◆ Fragmento de texto
—————

TOMÁS Z. MARTÍNEZ NEIRA | A principios de Diciembre del año 1658, en Tarazona, Zaragoza, muere Baltasar Gracián. Una muerte ciertamente cruel: el castigo que la orden de los jesuitas ejerce al que sería una de sus cabezas más claras y más eminentes gana el pulso. Los ayunos, la incomunicación y el frío nunca han sido buenos amigos de la vida. ¿Qué crimen había cometido Gracián para terminar sus días en la cuna de la miseria? A efectos de la Compañía, la desobediencia unida a una campaña de críticas feroces contra su obra escrita. A efectos de nuestra contemporaneidad, no sólo haber sido más jesuita que los jesuitas, sino haber otorgado figura a su propio tiempo.

Nunca he pensado que haya cabezas adelantadas a su presente, "nacidos póstumos" como diría Nietzsche, sino más bien cabezas radicalmente conscientes de su propia época, cabezas que, como tal, se esfuerzan por decir lo que está sucediendo, ni más ni menos. Ahí está, precisamente, la desvergüenza del autor aragonés: escribir su Tiempo. Pero ¿qué Tiempo es ese?

La vida y obra (si acaso no es lo mismo) de Baltasar Gracián recorre la primera mitad del siglo XVII. En categorías históricas, estamos hablando de la época del Barroco. Una época ciertamente inquietante y dificultosa para quien intenta acercarse a ella. La discusión sobre la misma aún no está cerrada: no sé termina de saber siquiera si existió. Entre el Renacimiento y la Modernidad aparece ese extraño hiato del siglo XVII que no consigue generar una forma propia, definida. Para unos es una suerte de humanismo degenerado, de Renacimiento putrefacto. Para otros es una modernidad incipiente, el inicio de nuestro propio presente.

—————

(Parte de un archivo de datos)
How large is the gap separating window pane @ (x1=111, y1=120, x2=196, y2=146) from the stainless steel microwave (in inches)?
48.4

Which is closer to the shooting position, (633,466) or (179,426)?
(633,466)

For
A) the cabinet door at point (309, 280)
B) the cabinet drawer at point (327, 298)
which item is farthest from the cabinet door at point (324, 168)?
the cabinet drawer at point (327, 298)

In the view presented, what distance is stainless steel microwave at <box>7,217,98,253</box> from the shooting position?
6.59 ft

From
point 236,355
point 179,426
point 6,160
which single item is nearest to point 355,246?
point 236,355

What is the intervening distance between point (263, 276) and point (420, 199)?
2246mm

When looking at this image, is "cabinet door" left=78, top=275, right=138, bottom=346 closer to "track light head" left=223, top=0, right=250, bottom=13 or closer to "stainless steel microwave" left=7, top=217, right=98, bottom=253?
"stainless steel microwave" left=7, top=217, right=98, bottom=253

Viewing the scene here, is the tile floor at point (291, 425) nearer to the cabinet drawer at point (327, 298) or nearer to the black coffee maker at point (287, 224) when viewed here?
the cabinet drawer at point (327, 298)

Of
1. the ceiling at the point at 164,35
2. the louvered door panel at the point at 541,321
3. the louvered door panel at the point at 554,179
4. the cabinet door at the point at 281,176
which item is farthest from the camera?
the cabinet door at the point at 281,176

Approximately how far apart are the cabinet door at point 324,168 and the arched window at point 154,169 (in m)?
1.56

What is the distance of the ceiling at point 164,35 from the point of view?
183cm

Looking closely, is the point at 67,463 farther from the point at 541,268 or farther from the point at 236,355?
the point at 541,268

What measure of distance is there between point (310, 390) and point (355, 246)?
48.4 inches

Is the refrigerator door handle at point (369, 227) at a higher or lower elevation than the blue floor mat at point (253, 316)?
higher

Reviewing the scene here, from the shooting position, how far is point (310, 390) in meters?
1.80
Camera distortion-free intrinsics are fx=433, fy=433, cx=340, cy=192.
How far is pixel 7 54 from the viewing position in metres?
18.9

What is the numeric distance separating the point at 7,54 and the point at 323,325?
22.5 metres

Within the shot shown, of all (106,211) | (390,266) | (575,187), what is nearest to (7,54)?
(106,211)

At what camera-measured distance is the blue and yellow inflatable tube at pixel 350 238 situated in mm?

—————

◆ Qué hacer
[a] Según el fragmento sobre Baltasar Gracián, ¿dónde y cuándo murió el autor?
[b] Resume de forma más breve el párrafo del fragmento sobre Baltasar Gracián que empieza con "La vida y obra", sin perder sus datos principales.

◆ Resultados
[a] En Tarazona, Zaragoza, a principios de diciembre de 1658.

[b] La vida y obra de Baltasar Gracián abarcan la primera mitad del siglo XVII, la época del Barroco. Es un periodo difícil de abordar, y todavía se discute incluso si existió. Situado entre el Renacimiento y la Modernidad, ese siglo no logra una forma propia. Unos lo ven como un Renacimiento degenerado y otros como el inicio de la modernidad y de nuestro presente.